Cat Dental Care; Cat Teeth Cleaning
According to the American Veterinary Dental Society, pet dogs and cats are very susceptible to tooth and gum disease. 80% of dogs and 70% of cats show signs of illness at the age of 3 years. Thus, as a good cat owner, we should concern more about cat dental care and do appropriate cat teeth cleaning.
Cat Dental Growth
Like humans, cats also have two sets of teeth. The first set is called milk teeth or deciduous. These milk teeth begin to grow when the kitten is the 4-week-old. Milk teeth dentition is continued until all the milk teeth appear all (26 teeth), it’s usually up to 6-week-old kitten. Milk teeth are not permanent and will begin to fall when the cats are 11 to 30 weeks; it’s at the same age that human babies like to bite things when they start to grow new teeth. At that time, the kitten will also feel the pain in his gums, and may also experience a slight fussiness and decrease appetite due to illness.
During the period of milk teeth, the new permanent teeth will grow. The process of growth of the 30 permanent teeth usually lasts for 8-9 months. Examination of the vet needs to be done to ascertain whether all permanent teeth have fully grown. Sometimes, one or more of milk teeth are not dislodged, or extra teeth appear. This will cause problems in the gums and tissues when there is an accumulation of the teeth in the mouth.

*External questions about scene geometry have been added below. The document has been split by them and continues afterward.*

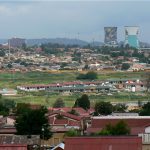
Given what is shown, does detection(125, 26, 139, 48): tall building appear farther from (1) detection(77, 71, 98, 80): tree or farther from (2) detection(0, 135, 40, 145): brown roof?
(2) detection(0, 135, 40, 145): brown roof

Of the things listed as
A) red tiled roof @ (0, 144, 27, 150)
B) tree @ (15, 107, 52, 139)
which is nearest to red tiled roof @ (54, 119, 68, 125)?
tree @ (15, 107, 52, 139)

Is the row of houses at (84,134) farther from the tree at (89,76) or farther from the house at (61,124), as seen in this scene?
the tree at (89,76)

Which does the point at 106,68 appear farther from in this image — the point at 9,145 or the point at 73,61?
the point at 9,145

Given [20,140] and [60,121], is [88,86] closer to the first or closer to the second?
[60,121]

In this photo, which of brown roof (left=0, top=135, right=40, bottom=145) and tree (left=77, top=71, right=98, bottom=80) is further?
tree (left=77, top=71, right=98, bottom=80)

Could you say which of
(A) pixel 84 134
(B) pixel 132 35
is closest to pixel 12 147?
(A) pixel 84 134

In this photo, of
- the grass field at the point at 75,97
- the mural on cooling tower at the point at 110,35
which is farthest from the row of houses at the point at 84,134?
the mural on cooling tower at the point at 110,35

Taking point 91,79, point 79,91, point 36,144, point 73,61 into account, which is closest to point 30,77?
point 91,79
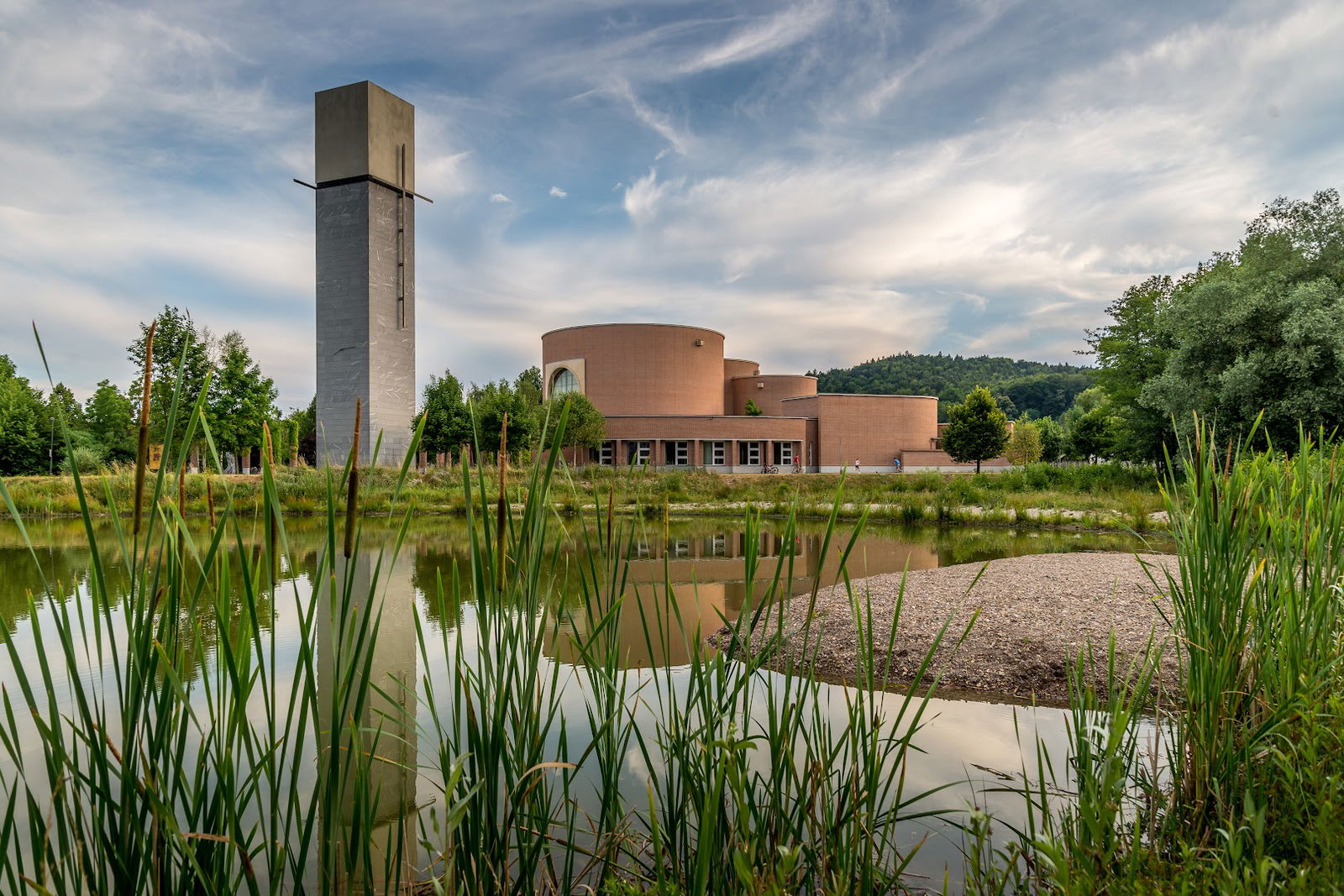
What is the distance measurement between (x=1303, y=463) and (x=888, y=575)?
5.55 metres

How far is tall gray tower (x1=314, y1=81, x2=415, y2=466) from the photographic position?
19.3 metres

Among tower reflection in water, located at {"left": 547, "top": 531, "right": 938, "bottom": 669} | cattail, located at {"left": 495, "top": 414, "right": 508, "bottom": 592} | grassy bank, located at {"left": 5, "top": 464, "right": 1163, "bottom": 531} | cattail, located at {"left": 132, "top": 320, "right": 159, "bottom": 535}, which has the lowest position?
tower reflection in water, located at {"left": 547, "top": 531, "right": 938, "bottom": 669}

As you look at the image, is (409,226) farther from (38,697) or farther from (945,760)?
(945,760)

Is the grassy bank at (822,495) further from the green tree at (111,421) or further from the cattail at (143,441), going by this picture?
the green tree at (111,421)

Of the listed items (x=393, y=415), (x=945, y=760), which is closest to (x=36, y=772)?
(x=945, y=760)

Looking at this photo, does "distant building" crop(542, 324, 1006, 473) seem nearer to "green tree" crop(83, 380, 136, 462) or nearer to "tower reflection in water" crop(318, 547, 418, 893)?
"green tree" crop(83, 380, 136, 462)

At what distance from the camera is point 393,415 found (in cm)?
2030

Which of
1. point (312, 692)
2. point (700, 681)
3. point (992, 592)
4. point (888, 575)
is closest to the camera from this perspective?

Cat Teeth Cleaning; Brushing Cat Teeth
Cat’s breath that smells bad usually indicates teeth or gum problems, and it’s the main reason people consult their cat to the vet. Like humans, cats also need their teeth to be checked by the vet twice a year, and they need their teeth to be brushed every day to maintain their dental health. Because cats can’t do it alone, it’s necessary to start brushing your cat’s teeth regularly when the cat has been 3-6 months old. It’s based on the fact that at the age of 3 months, 85% of cats start having problems with their teeth.
To brush cat teeth, you can use a child’s toothbrush or a special toothbrush for pets (can be purchased at pet stores) and use a special toothpaste. Don’t use human toothpaste because it’s not suitable for cats.

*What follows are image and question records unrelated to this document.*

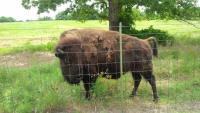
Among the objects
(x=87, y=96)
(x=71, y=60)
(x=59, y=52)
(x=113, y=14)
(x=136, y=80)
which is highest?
(x=113, y=14)

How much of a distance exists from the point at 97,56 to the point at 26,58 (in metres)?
7.80

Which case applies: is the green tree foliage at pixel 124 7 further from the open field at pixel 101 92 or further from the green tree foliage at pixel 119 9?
the open field at pixel 101 92

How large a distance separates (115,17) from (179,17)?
2629 mm

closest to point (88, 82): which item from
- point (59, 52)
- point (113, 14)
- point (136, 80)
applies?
point (59, 52)

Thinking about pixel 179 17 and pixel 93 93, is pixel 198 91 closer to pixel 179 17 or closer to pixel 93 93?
pixel 93 93

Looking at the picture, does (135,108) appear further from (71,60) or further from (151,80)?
(71,60)

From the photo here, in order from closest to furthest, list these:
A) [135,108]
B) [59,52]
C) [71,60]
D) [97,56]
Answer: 1. [59,52]
2. [71,60]
3. [135,108]
4. [97,56]

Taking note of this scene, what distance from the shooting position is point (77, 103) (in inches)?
420

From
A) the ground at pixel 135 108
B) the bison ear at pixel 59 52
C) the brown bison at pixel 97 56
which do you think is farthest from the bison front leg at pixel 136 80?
the bison ear at pixel 59 52

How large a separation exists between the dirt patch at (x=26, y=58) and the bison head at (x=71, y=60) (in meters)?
6.15

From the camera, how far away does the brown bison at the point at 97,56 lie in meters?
10.4

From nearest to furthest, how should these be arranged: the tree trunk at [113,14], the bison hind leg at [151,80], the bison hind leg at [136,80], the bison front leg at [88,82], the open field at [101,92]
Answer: the open field at [101,92]
the bison front leg at [88,82]
the bison hind leg at [151,80]
the bison hind leg at [136,80]
the tree trunk at [113,14]

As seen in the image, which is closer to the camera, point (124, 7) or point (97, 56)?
point (97, 56)

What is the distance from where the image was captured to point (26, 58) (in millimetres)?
18156
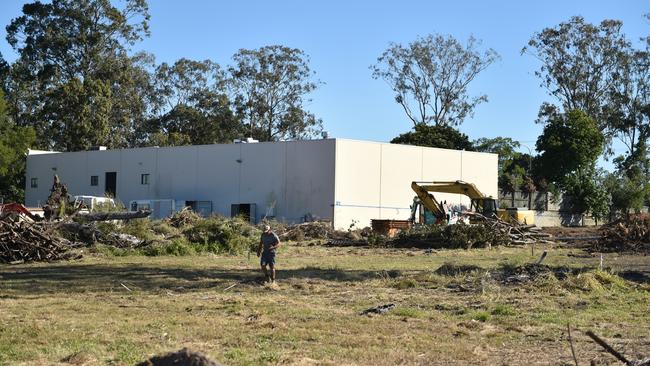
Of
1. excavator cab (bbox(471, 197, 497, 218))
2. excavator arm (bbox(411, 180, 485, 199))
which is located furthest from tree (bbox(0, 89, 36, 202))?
excavator cab (bbox(471, 197, 497, 218))

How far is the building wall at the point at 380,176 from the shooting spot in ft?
163

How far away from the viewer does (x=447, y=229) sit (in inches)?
1319

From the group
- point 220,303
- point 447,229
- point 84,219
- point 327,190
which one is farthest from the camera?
point 327,190

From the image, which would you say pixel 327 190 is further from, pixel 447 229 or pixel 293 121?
pixel 293 121

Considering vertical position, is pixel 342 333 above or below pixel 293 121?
below

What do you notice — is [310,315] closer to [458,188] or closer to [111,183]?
[458,188]

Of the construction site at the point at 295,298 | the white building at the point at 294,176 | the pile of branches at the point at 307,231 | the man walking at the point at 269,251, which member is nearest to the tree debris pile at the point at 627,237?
the construction site at the point at 295,298

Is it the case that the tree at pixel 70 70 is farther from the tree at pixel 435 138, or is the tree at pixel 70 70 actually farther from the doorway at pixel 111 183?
the tree at pixel 435 138

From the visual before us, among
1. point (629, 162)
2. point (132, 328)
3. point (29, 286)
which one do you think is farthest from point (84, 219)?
point (629, 162)

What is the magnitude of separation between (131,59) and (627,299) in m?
61.8

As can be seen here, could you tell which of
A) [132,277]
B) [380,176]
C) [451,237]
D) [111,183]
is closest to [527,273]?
[132,277]

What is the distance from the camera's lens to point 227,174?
5338 cm

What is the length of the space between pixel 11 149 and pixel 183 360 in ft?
193

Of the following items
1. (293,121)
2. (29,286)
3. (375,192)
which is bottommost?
(29,286)
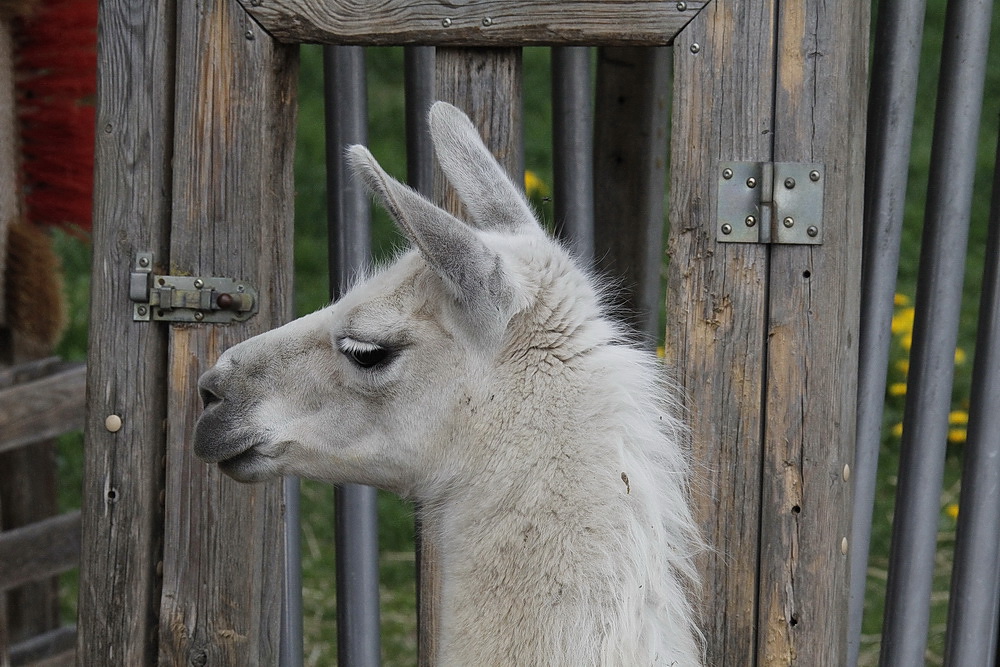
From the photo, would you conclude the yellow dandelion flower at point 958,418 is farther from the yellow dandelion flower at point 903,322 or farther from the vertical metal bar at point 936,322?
the vertical metal bar at point 936,322

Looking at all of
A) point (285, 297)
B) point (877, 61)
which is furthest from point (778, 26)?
point (285, 297)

You can begin by brushing at 1 or 2 cat’s teeth slowly and reward the cat with his favorite cat treat each time he doesn’t fight or struggling when his teeth are brushed. Repeat it for the next day and do it a little longer. Reward your cat again. If the cat began to wriggle, stop brushing his teeth, and don’t give the cat treat. Try to anticipate the level of tolerance and end the brushing with his favorite food before the cat began to wriggle. Gradually increase the length of time to brush your cat’s teeth, in this way it’s expected that within two weeks of regular brushing, overall the cat’s teeth; upper and lower jaws, teeth, front, and rear can be brushed well.
One more tip for cat teeth cleaning: Try to brush your cat’s teeth first in the morning before feeding your cat.